The correct answer is: Gramm-Leach-Bliley Act (GLBA)

The Gramm-Leach-Bliley Act (GLBA), enacted in 1999, is crucial in establishing regulations for financial institutions concerning the protection of sensitive customer data. This legislation requires these institutions to implement appropriate measures to safeguard the privacy and security of non-public personal information. Specifically, GLBA mandates that financial institutions provide a privacy notice to their customers, explaining what information is collected and how it is shared, as well as the measures taken to protect that data. GLBA is significant as it aims to restore public confidence in the financial services industry by ensuring that individuals’ private information is not disclosed without consent.

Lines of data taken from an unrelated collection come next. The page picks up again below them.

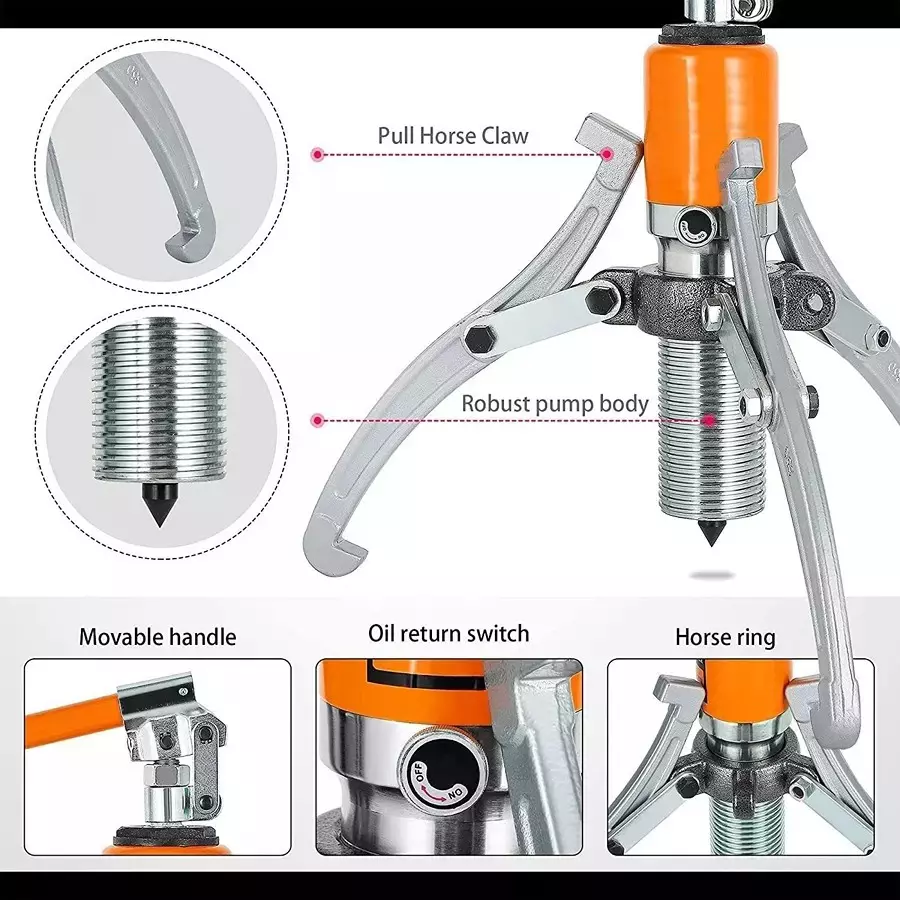 Pull Horse Claw

Robust pump body

Movable handle

Oil return switch

Horse ring

OFF

ON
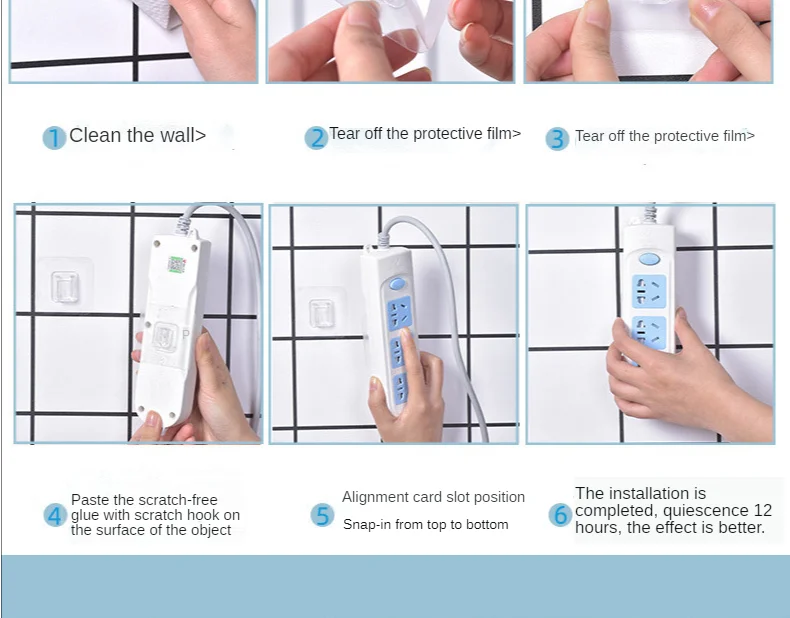 1 Clean the wall>

2 Tear off the protective film>

3 Tear off the protective film>

4 Paste the scratch-free glue with scratch hook on the surface of the object

5 Alignment card slot position
Snap-in from top to bottom

6 The installation is completed, quiescence 12 hours, the effect is better.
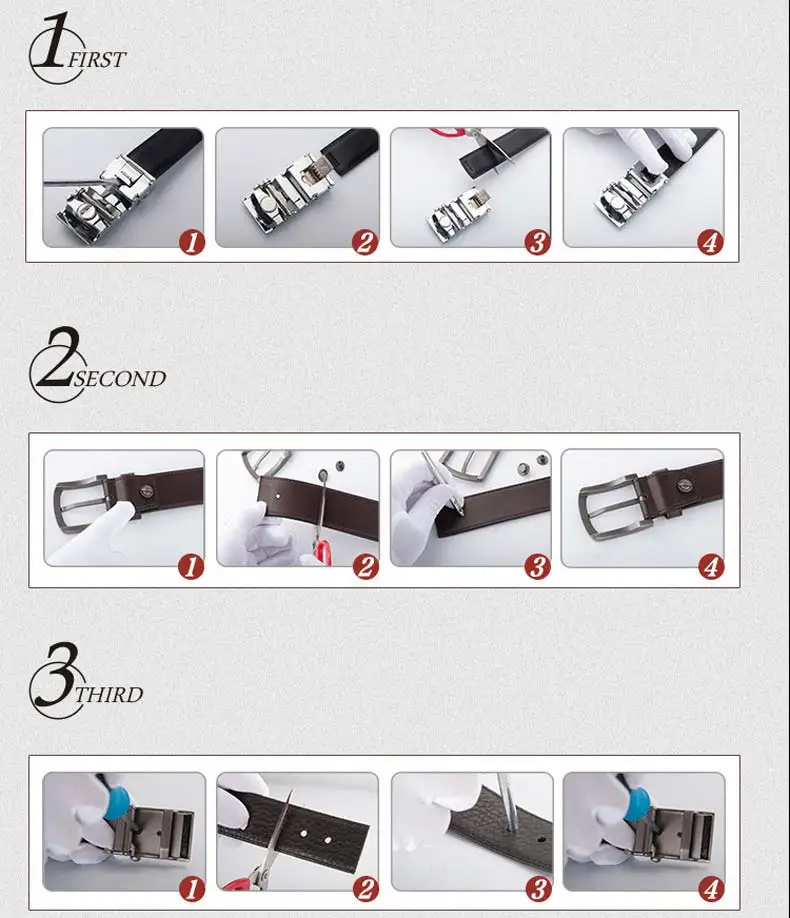 1 FIRST

1 2 3 4

2 SECOND

1 2 3 4

3 THIRD

1 2 3 4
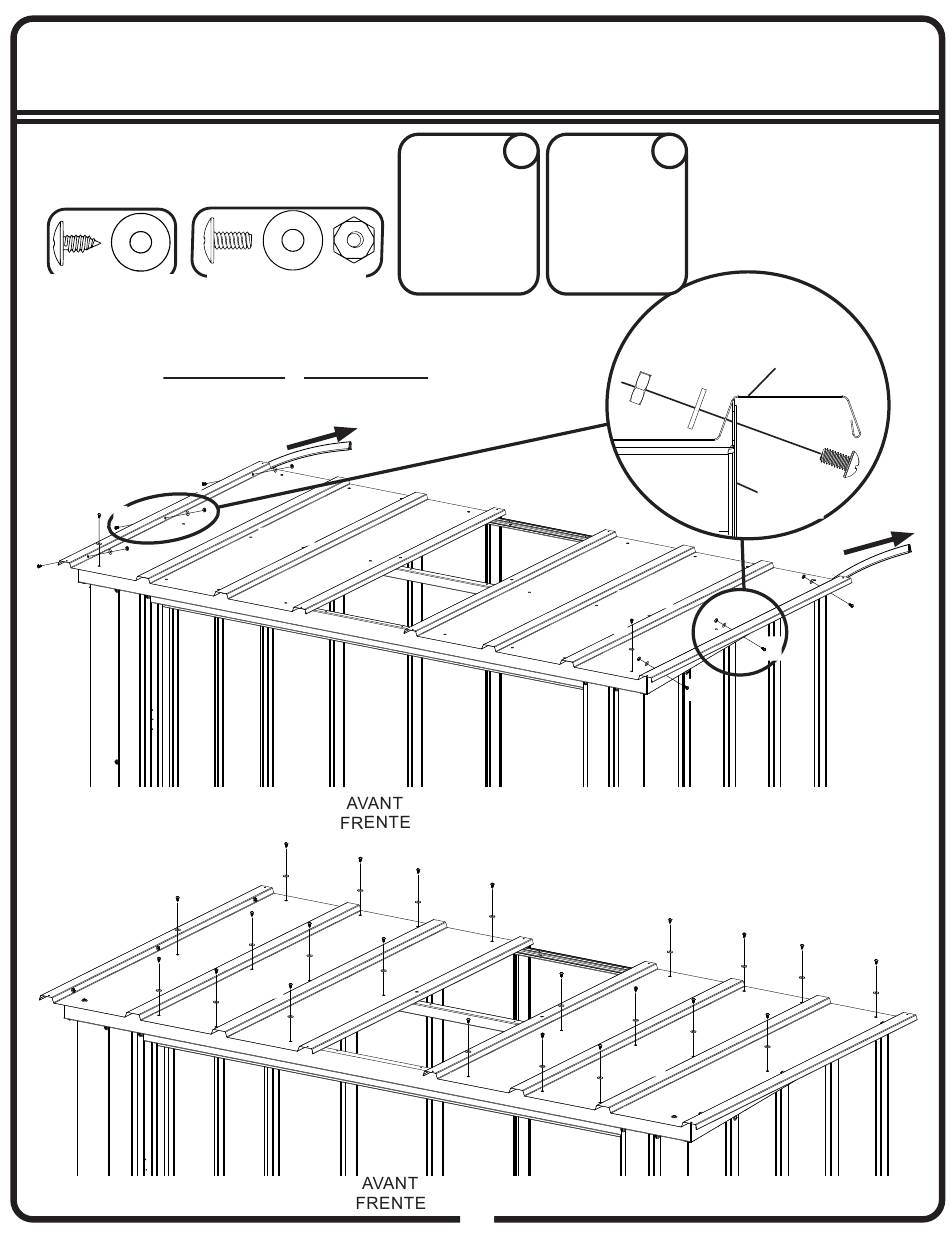 AVANT
FRENTE

AVANT
FRENTE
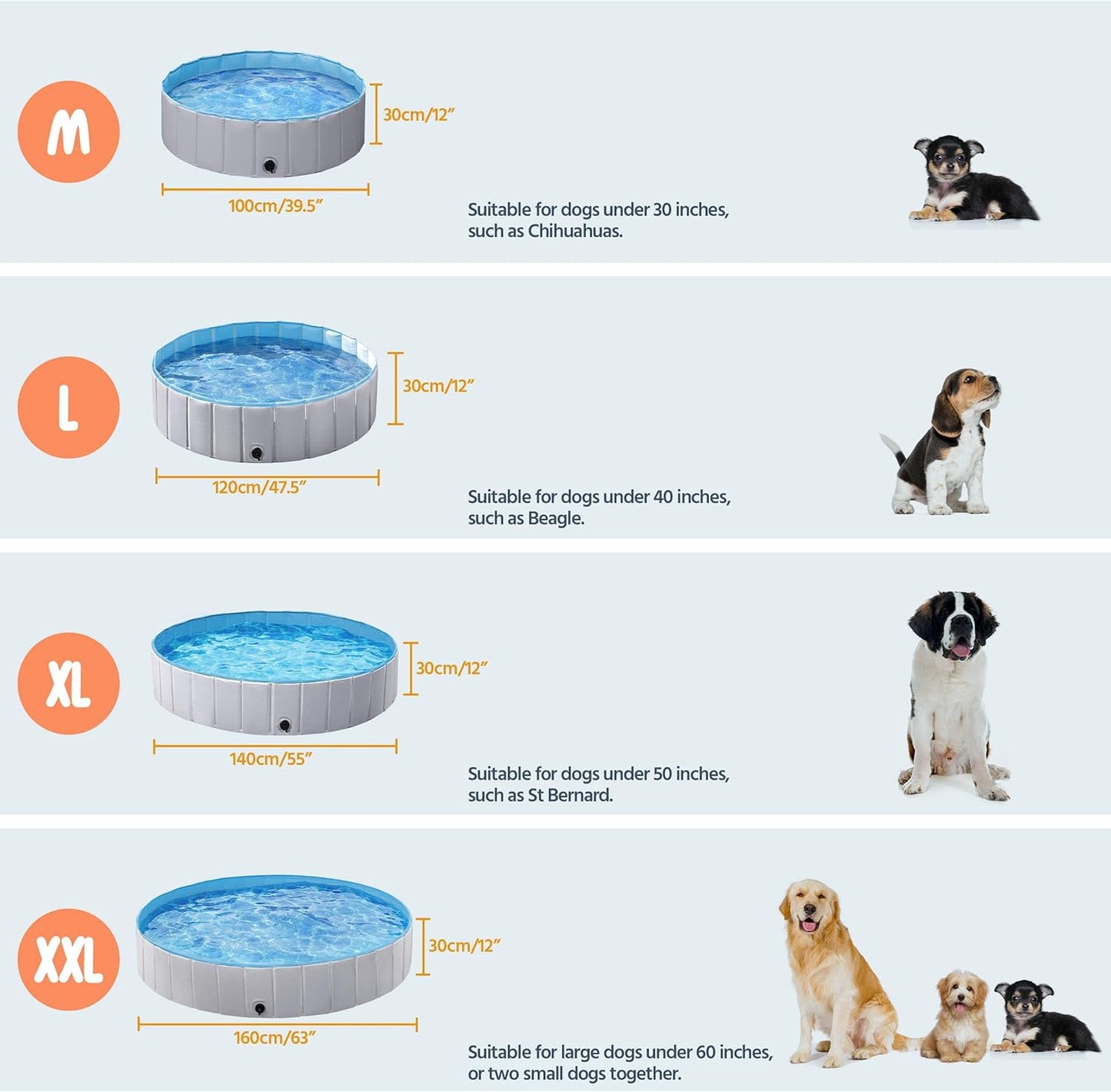 M

30cm/12”

100cm/39.5”

Suitable for dogs under 30 inches, such as Chihuahuas.

L

30cm/12”

120cm/47.5”

Suitable for dogs under 40 inches, such as Beagle.

XL

30cm/12”

140cm/55”

Suitable for dogs under 50 inches, such as St Bernard.

XXL

30cm/12”

160cm/63”

Suitable for large dogs under 60 inches, or two small dogs together.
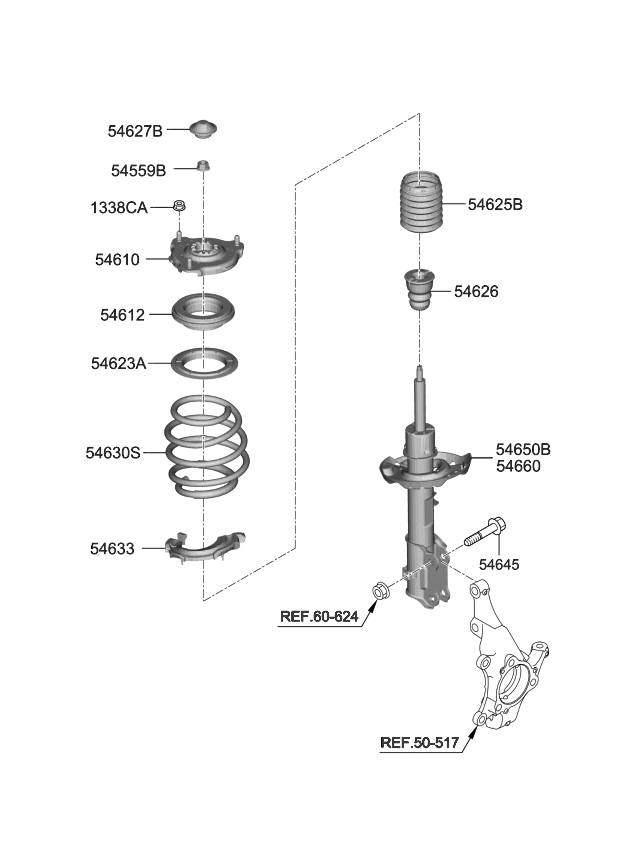 54627B

54559B

1338CA

54610

54612

54623A

54630S

54633

54625B

54626

54650B
54660

54645

REF.60-624

REF.50-517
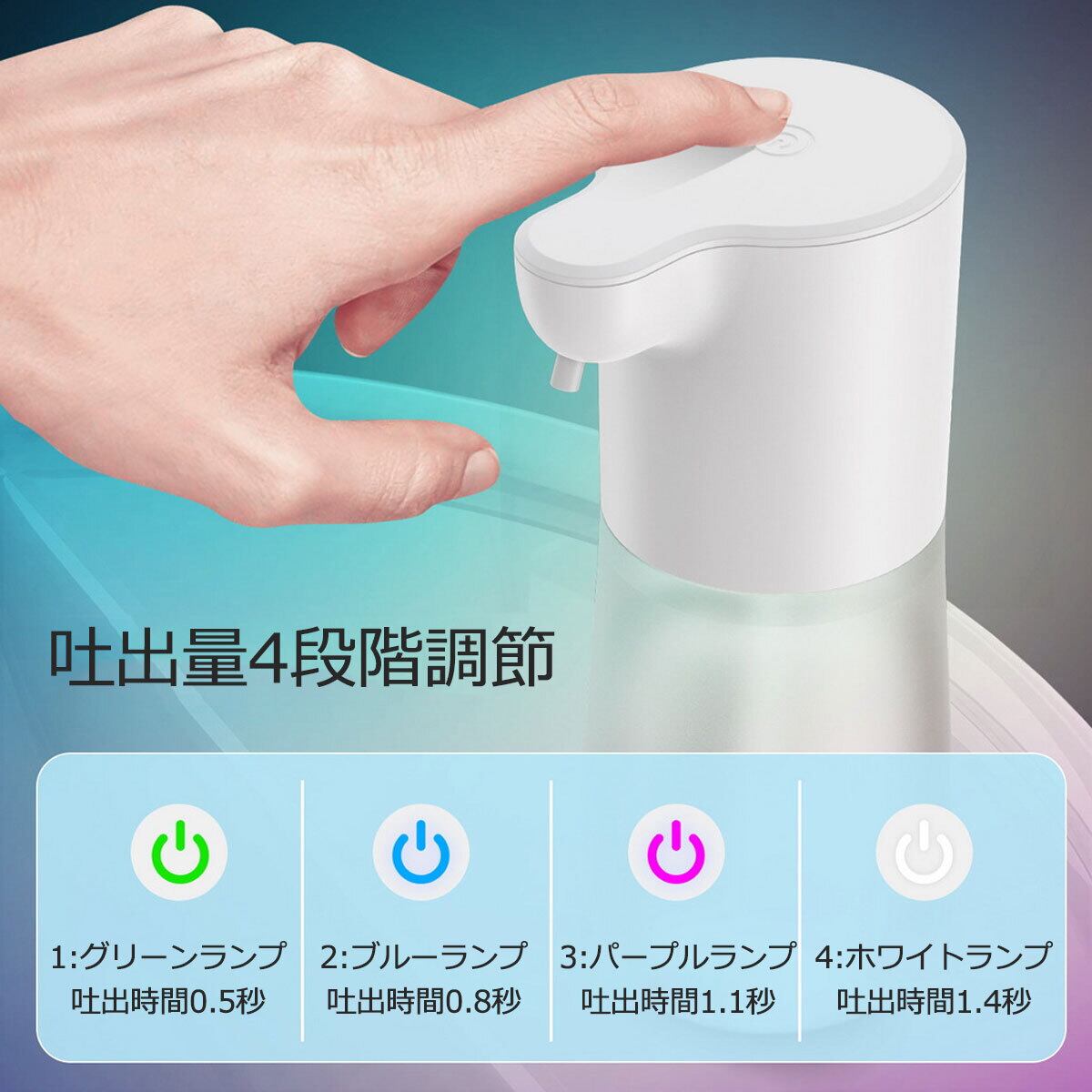 吐出量4段階調節

1:グリーンランプ
吐出時間0.5秒

2:ブルーランプ
吐出時間0.8秒

3:パープルランプ
吐出時間1.1秒

4:ホワイトランプ
吐出時間1.4秒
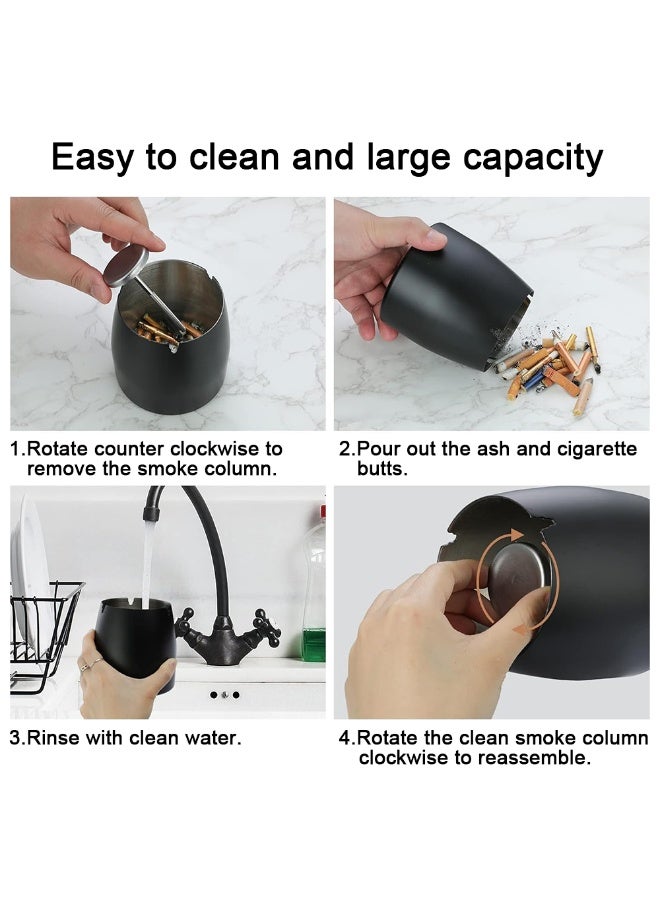 Easy to clean and large capacity

1.Rotate counter clockwise to remove the smoke column.

2.Pour out the ash and cigarette butts.

3.Rinse with clean water.

4.Rotate the clean smoke column clockwise to reassemble.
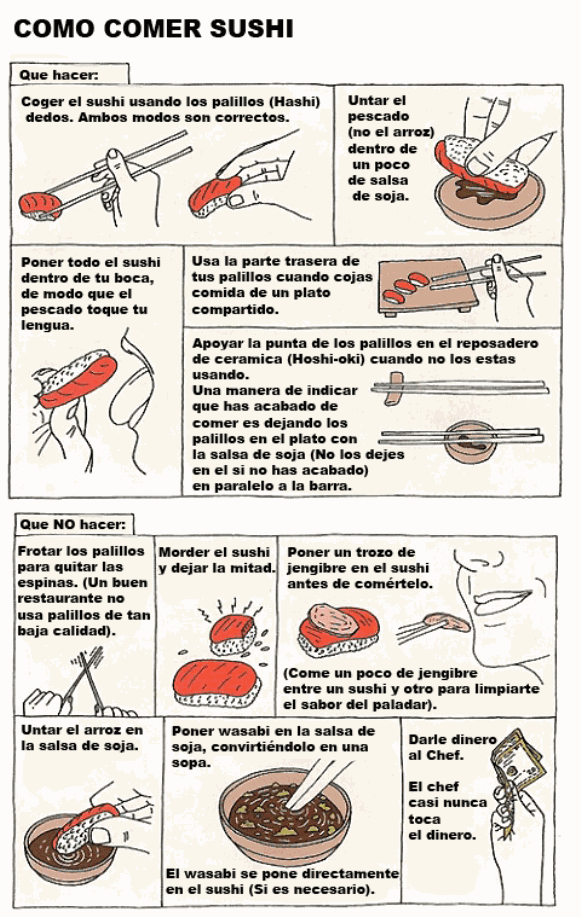 COMO COMER SUSHI

Que hacer:

Coger el sushi usando los palillos (Hashi) dedos. Ambos modos son correctos.

Untar el pescado (no el arroz) dentro de un poco de salsa de soja.

Poner todo el sushi dentro de tu boca, de modo que el pescado toque tu lengua.

Usa la parte trasera de tus palillos cuando cojas comida de un plato compartido.

Apoyar la punta de los palillos en el reposadero de ceramica (Hoshi-oki) cuando no los estas usando.
Una manera de indicar que has acabado de comer es dejando los palillos en el plato con la salsa de soja (No los dejes en el si no has acabado) en paralelo a la barra.

Que NO hacer:

Frotar los palillos para quitar las espinas. (Un buen restaurante no usa palillos de tan baja calidad).

Morder el sushi y dejar la mitad.

Poner un trozo de jengibre en el sushi antes de comértelo.

(Come un poco de jengibre entre un sushi y otro para limpiarte el sabor del paladar).

Untar el arroz en la salsa de soja.

Poner wasabi en la salsa de soja, convirtiéndolo en una sopa.

El wasabi se pone directamente en el sushi (Si es necesario).

Darle dinero al Chef.

El chef casi nunca toca el dinero.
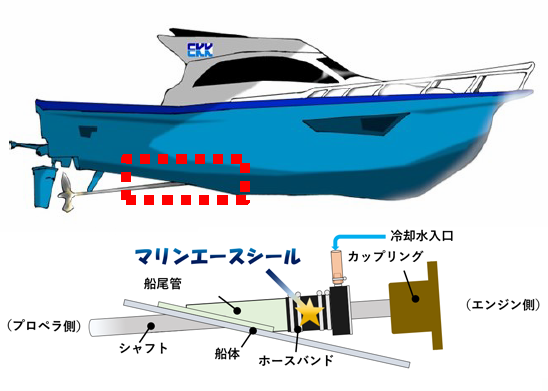 EKK

冷却水入口

マリンエースシール

カップリング

船尾管

（エンジン側）

（プロペラ側）

シャフト

船体

ホースバンド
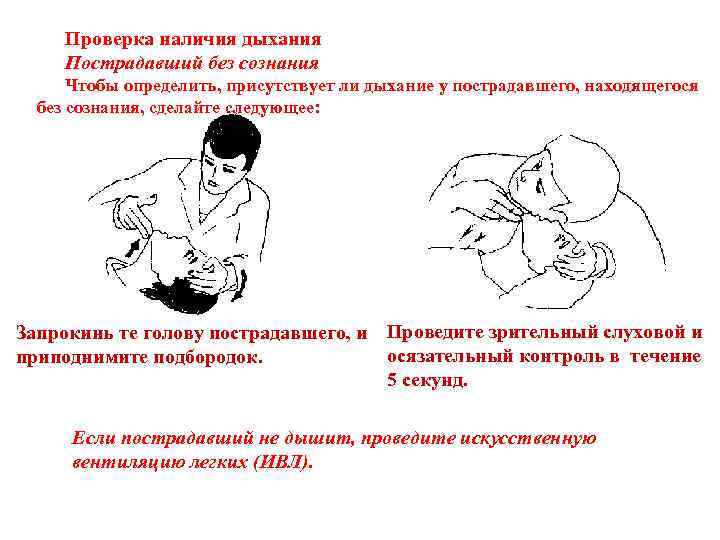 Проверка наличия дыхания
Пострадавший без сознания
Чтобы определить, присутствует ли дыхание у пострадавшего, находящегося без сознания, сделайте следующее:

Запрокинь те голову пострадавшего, и приподнимите подбородок.

Проведите зрительный слуховой и осязательный контроль в течение 5 секунд.

Если пострадавший не дышит, проведите искусственную вентиляцию легких (ИВЛ).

The requirements set forth in this act extend to various entities within the financial sector, including banks, insurance companies, and investment firms, ensuring a comprehensive approach to data protection across the industry. In contrast, other laws mentioned, such as HIPAA, primarily address health information privacy, the ECPA deals with electronic communications and privacy in general, and FISMA focuses on the information security of federal agencies rather than specifically regulating financial institutions. Therefore, the GLBA stands out as the law directly related to the protection of sensitive data in the financial sector.